An unusual feature of that incident was that the journal is published by Elsevier, which has a database of reviewers. Even if an author suggests a reviewer, editors are supposed to use contact e-mails from that database. Elsevier officials say they do not want to reveal details of how the database may have been accessed or manipulated. They do say that the company discovered a vulnerability in the system and has corrected it.
But not, apparently, before that vulnerability may have been exploited to the advantage of two mathematicians—Akbar Tayebi, of the University of Qom, and Esmaeil Peyghan, of Arak University, both in Iran. Retraction notices for three of their papers, published this year in the Journal of Geometry and Physics and the Journal of Mathematical Analysis and Application, appeared in mid-September.
“We were alerted by another publisher in May that there was something suspicious about these two authors,” said Elsevier’s Ms. Schmidt. She looked at the reviewers of their papers for the Elsevier journals “and noticed they had generic e-mail contacts, not institutional e-mails. So I contacted these referees at their institutions. ... They said they were not even aware of the papers.”

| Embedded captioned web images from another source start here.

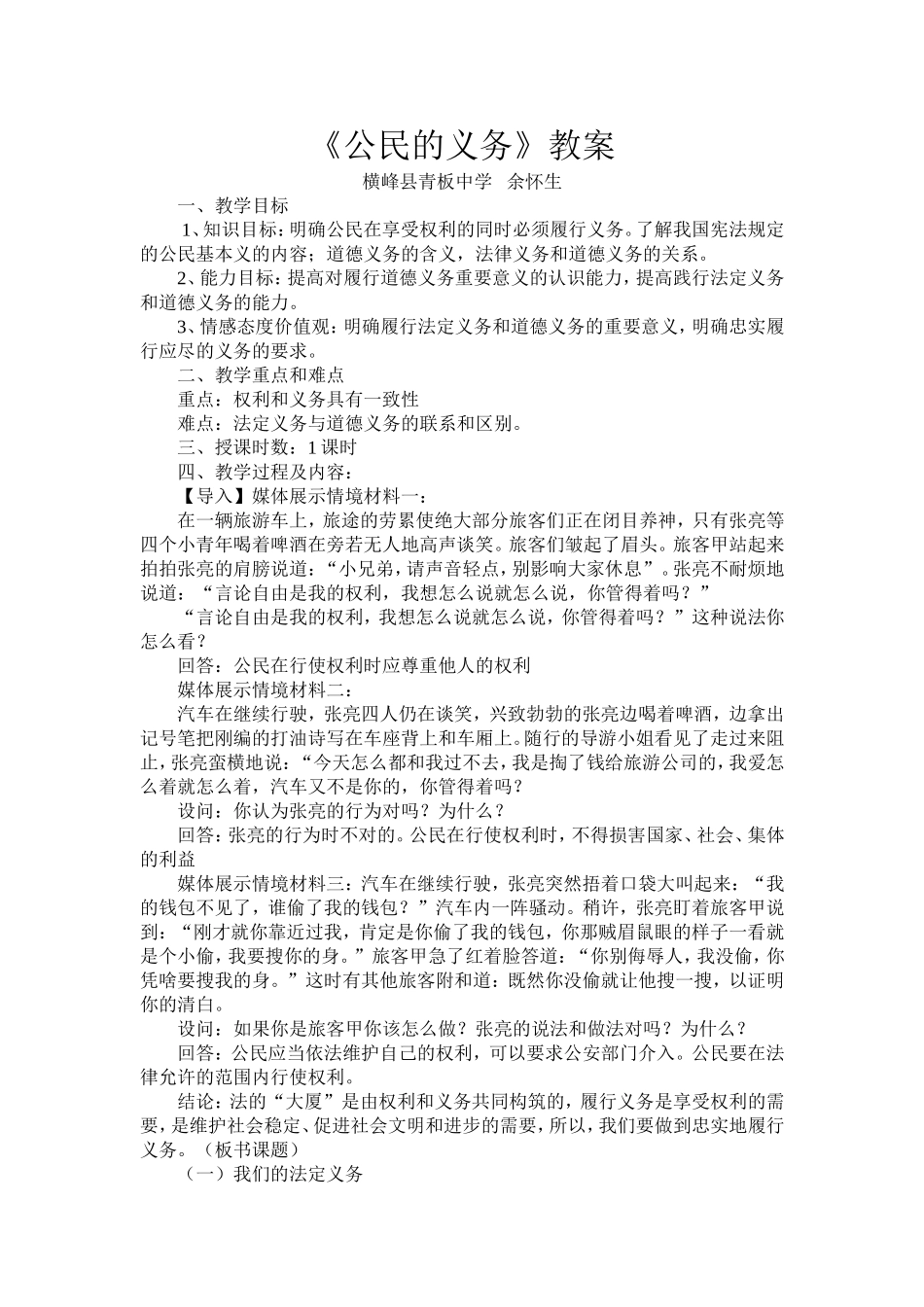公民的义务教案_第1页
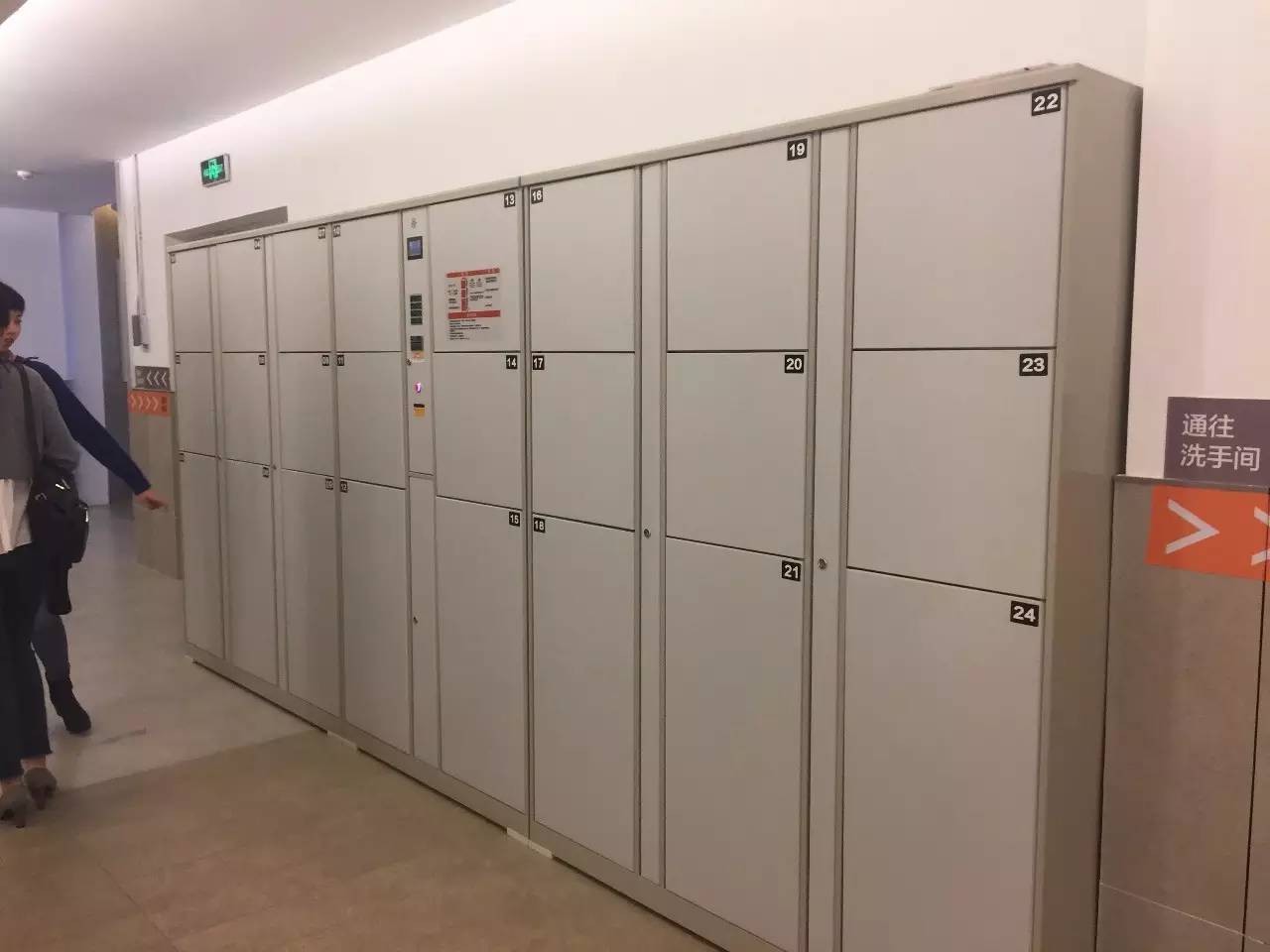 所有不起眼的小事都透露着细节,这些微不足道的小细节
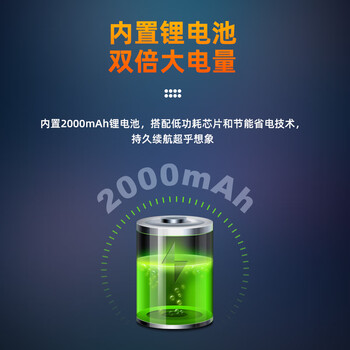 达尔优（dareu）EK810双模无线键盘 机械键盘 笔记本电脑游戏键盘 2.4G办公键盘长续航 104键 白色茶轴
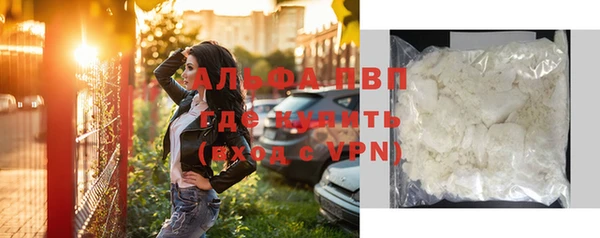 героин Горняк
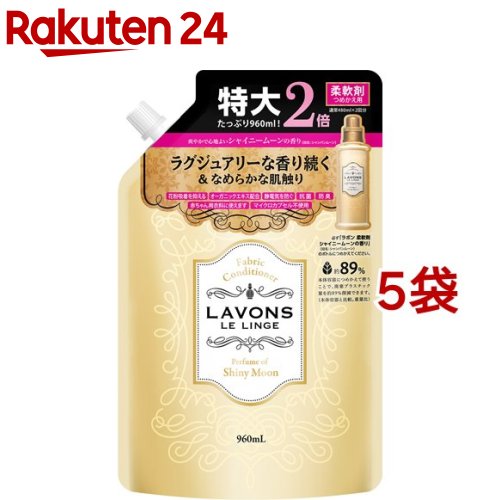 楽天市場】ラボン 柔軟剤 シャイニームーンの香り 詰め替え 大容量3倍 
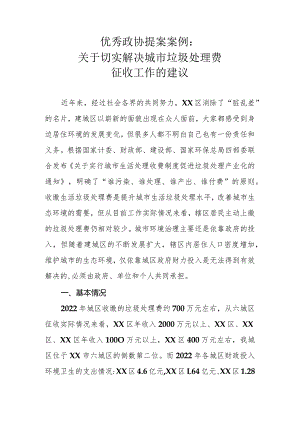 优秀政协提案案例：关于切实解决城市垃圾处理费征收工作的建议.docx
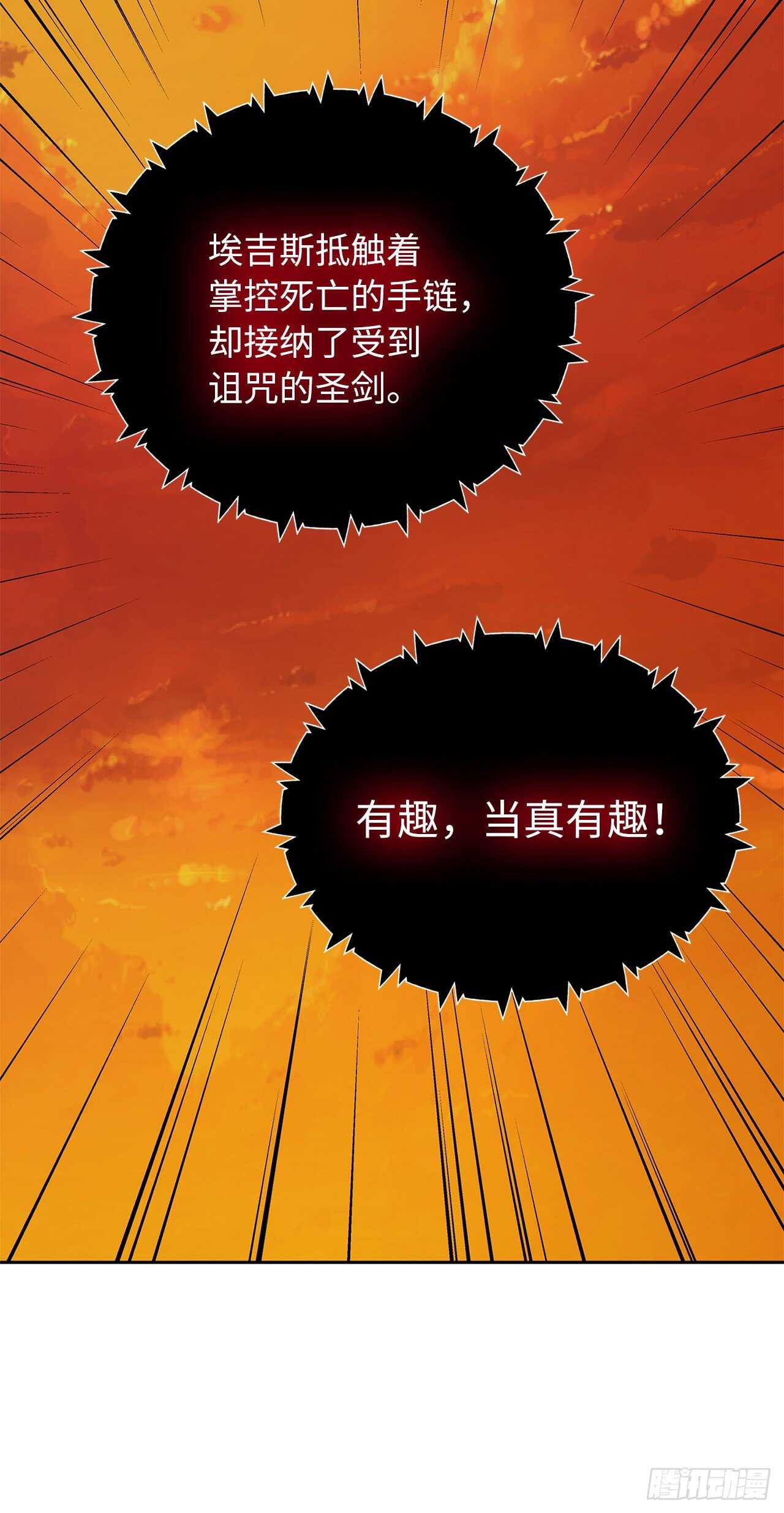 55.取得神兽的信任39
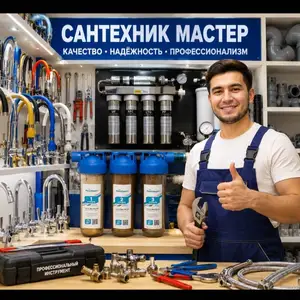Установка фильтров гейзер для очистки воды, Душанбе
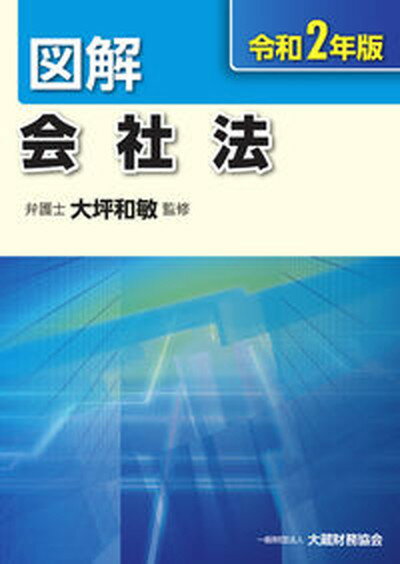 図解会社法 令和2年版 /大蔵財務協会/大坪和敏（単行本）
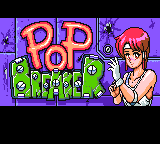 Pop Breaker (Japan) Title Screen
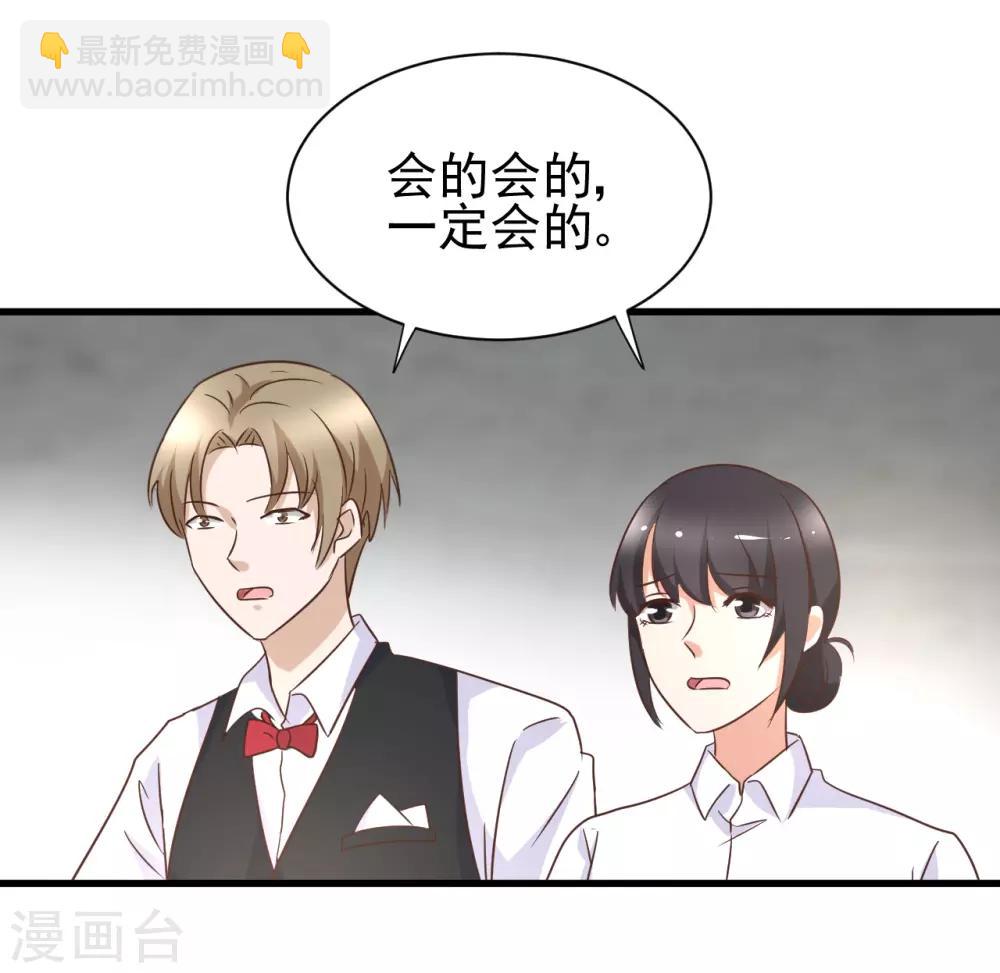 第87话19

Then she contacted the authors and told them what she had found. “The authors did not provide any convincing evidence to the contrary,” she said. It is possible that someone else planted the false reviews. But the end result was retraction.
Pressure on both authors and journal editors is a major factor in this new type of fraud, observers say. Authors need publications to advance their careers, and as grant money and the job market tighten, some appear willing to lie. “I think this is probably on the rise, but we don’t really know the extent,” Ms. Schmidt said.
On the journal side, editors are handling more submissions than ever—Mr. Supuran said he and three other editors work on 500 to 600 papers each year, about 20 percent more than when he started—and due diligence can be a casualty. When swamped, said Lance W. Small, a member of the ethics committee and a professor emeritus of mathematics at the University of California at San Diego, “editors may cut corners.”